■ Provided passage ■
►
Spring food makes me so happy, and my Roasted Asparagus Salad holds a surprising twist on a dressing… Blueberry Balsamic Vinaigrette! Where do I even start here? Blueberries and balsamic vinegar really zing this salad into another level, which I wasn’t even expecting!! I fell into this recipe sort of by mistake. You know when you buy all the good looking produce, then get to the point where it’s time to make something to eat, and you either get creative or you eat the entire pint of blueberries while the asparagus roasts on a lonely sheet pan and you call it a day? Snack on some cheese? Chomp a bite out of an orange pepper? Yeah, me too. Hold on though, because I think these flavors will really surprise you too! Most of the ingredients you probably already have in your kitchen. If you don’t, go get them right now so you can take part in this healthy and invigorating Springtime Salad! Serendipity strikes again for this artist in the kitchen, playing chef. Also….BACON!!!! It’s the salty counterpart to all of the healthy goodness in here. You gotta.
If you can roast asparagus and get most of it onto your salad before snacking on all of it right out of the pan, you might hold secrets that I need to know about. I honestly can not get enough fresh asparagus right now. It’s so easy, and so fkng fresh! Toss with some olive oil, salt, and pepper. Then roast on a sheet pan (yes I’m using a square cake pan… it just doesn’t matter put it in the oven however you do it) at 400 degrees F for about 12-15 minutes. EASY!!!
◄
Scene geometry reasoning data
►
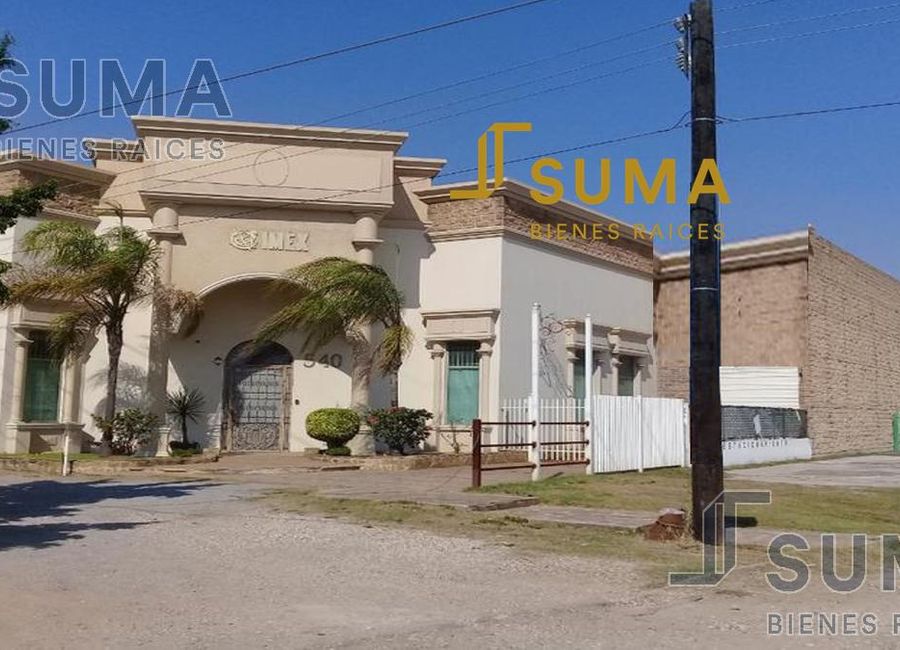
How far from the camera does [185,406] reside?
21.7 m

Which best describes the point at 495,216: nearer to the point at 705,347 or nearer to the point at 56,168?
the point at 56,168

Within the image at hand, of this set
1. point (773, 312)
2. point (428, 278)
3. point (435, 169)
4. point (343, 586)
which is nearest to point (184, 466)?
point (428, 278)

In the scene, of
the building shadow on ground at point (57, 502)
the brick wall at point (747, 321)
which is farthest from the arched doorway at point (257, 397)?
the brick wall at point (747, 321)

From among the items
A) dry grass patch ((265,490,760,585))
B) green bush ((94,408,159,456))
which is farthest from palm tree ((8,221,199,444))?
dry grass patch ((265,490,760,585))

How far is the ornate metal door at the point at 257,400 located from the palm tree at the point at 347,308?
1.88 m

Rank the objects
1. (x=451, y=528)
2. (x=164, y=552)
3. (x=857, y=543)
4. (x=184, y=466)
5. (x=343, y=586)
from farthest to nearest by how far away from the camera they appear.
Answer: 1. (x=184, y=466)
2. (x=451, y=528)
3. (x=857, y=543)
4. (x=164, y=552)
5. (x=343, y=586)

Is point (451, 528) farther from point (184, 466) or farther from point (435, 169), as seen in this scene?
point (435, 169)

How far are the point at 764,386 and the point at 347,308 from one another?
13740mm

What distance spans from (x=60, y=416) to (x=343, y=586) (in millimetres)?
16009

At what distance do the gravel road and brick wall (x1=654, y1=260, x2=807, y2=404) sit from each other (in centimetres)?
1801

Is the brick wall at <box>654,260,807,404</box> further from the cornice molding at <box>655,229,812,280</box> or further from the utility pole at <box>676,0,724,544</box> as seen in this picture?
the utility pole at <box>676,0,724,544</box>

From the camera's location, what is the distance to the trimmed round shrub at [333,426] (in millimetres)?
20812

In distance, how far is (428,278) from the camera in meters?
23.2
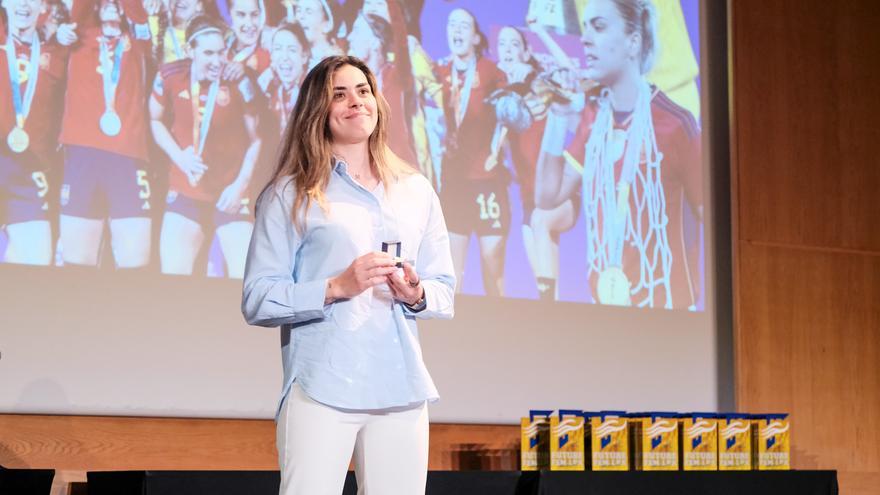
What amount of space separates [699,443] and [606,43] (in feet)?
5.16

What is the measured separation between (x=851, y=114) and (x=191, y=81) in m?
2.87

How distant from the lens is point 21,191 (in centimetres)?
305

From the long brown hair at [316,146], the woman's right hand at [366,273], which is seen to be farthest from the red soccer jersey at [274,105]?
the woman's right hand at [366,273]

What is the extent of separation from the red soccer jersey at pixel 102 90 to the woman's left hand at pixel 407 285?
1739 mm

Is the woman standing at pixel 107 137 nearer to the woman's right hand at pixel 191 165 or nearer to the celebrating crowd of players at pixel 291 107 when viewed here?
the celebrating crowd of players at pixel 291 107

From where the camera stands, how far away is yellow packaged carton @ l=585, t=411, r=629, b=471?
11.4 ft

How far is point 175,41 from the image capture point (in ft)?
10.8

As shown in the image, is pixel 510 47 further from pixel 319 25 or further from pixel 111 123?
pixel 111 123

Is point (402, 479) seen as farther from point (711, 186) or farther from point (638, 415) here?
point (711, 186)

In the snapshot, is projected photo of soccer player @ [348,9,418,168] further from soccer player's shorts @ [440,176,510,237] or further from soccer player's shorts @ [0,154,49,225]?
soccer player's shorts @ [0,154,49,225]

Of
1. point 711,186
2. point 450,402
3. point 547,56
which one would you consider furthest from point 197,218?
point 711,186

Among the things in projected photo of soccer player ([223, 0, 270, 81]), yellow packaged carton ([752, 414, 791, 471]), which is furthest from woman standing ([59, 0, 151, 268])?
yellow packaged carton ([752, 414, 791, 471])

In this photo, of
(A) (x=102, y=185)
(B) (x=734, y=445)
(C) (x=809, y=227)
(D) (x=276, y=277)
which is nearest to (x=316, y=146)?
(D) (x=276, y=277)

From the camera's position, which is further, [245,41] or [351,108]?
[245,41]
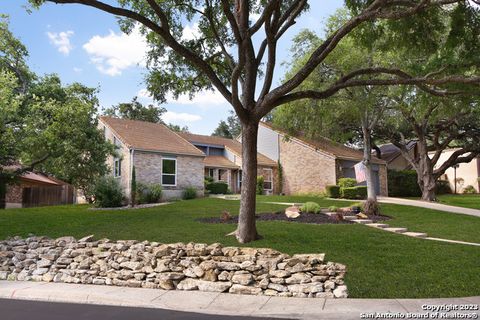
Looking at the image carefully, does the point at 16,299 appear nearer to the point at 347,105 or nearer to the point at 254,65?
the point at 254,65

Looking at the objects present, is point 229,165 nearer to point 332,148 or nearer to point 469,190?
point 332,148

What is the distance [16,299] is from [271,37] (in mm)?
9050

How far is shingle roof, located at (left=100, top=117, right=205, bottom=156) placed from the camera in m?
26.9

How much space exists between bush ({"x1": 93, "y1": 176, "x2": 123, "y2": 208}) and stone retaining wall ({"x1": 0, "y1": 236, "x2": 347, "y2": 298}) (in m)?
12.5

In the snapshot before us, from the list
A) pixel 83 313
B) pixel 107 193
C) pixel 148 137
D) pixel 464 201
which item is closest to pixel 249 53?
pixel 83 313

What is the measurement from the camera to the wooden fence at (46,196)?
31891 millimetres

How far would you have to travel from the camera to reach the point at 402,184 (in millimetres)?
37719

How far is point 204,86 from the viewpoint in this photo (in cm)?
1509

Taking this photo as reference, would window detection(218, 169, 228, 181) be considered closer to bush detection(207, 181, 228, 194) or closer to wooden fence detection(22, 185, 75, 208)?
◄
■ Task description ■
From the asparagus salad text above, reproduce the portion between "If you can roast" and "12-15 minutes. EASY!!!", inclusive, word for word.

■ Solution for this problem ■
If you can roast asparagus and get most of it onto your salad before snacking on all of it right out of the pan, you might hold secrets that I need to know about. I honestly can not get enough fresh asparagus right now. It’s so easy, and so fkng fresh! Toss with some olive oil, salt, and pepper. Then roast on a sheet pan (yes I’m using a square cake pan… it just doesn’t matter put it in the oven however you do it) at 400 degrees F for about 12-15 minutes. EASY!!!